__Description of the task__:
Continue the passage on classifying tholeiitic and calc-alkaline magma series from the point where it stops.

Kuno, (1960) found that continued separation of augite ± hypersthene from the parental magma produces a relative enrichment in the iron content, with increasing water contents changing the oxidation state of iron from Fe²⁺ to Fe³⁺. This change in oxidation potential not only permits titanomagnetite (± haematite) to crystallize, but also mobilizes the alkalis, leaving excess Al and P cations to complex with Ca cations to produce anorthite and apatite, both of which are conspicuous within the tholeiitic series (Kuno, 1959, , 1960). The removal of Ca to form anorthite and apatite results in successive depletion in the wollastonite component of pyroxene, producing a progressive evolutionary trend from clinopyroxene to orthopyroxene as the primary pyroxene groundmass phase, and hence an associated shift from the tholeiitic to calc-alkaline series, i.e. magma series formation is controlled by fractionation.

A second mineralogical classification scheme to distinguish tholeiitic and calc-alkaline magma series was devised by Sakuyama, (1981), based on the presence or absence of reversely zoned mafic phenocrysts (Table 4). He defined the two series as: (1) R-type, characterized by olivine and pyroxene phenocrysts, which are both reversely and normally zoned, with disequilibrium mineral assemblages implying magma mixing to be the main control on magmatic evolution (mineralogically equivalent to calc-alkaline or hypersthene rock series), and (2) N-type, characterized by normally zoned mafic phenocrysts exhibiting no signs of disequilibrium, with magma evolution controlled by differentiation (i.e. tholeiitic or pigeonite rock series).

__Dataset extract__:
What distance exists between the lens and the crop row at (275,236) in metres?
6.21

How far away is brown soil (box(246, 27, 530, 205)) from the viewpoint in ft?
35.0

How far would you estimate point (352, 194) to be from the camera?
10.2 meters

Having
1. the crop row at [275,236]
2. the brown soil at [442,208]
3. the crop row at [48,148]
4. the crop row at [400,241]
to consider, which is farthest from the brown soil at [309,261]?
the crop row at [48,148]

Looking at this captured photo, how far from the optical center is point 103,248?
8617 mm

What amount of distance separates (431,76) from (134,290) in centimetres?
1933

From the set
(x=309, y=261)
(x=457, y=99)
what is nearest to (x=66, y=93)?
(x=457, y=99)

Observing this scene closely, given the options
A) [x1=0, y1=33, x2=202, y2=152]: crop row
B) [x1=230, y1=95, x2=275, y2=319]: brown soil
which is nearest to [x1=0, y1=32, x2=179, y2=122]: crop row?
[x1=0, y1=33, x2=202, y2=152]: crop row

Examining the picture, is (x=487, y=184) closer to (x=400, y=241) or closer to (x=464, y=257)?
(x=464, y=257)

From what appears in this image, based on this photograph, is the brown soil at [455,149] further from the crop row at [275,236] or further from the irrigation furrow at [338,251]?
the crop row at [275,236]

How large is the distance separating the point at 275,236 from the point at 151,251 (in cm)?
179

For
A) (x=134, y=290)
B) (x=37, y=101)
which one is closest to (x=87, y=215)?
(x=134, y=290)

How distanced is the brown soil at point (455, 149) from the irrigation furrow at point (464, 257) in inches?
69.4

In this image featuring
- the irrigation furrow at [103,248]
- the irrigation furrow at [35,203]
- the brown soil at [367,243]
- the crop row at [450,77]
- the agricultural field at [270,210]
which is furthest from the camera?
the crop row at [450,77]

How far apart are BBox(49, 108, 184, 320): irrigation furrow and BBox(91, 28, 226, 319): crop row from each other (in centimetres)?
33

__Exercise result__:
From his study of the Myoko and Kurohime volcanoes in Central Honshu, Sakuyama, (1981) illustrated that the fundamental differences in the phenocryst phases between the two magma series occurred as a result of magma mixing, whereas the groundmass mineralogy actually remained unaffected, exhibiting a systematic change in pyroxene phase because of successive temperature decreases in both series. Following on from the work of Kuno, (1959, , 1960) and Kushiro, (1969), he proposed that the groundmass pyroxene phases evolved along a continuous reaction series from augite + pigeonite to augite + pigeonite ± orthopyroxene and to orthopyroxene ± pigeonite, associated with increasing silica in the residual liquid composition. The eventual demise of augite in the groundmass was attributed to an expansion of the primary hypersthene phase field relative to augite, associated with increasing volatile concentration during progressive crystallization.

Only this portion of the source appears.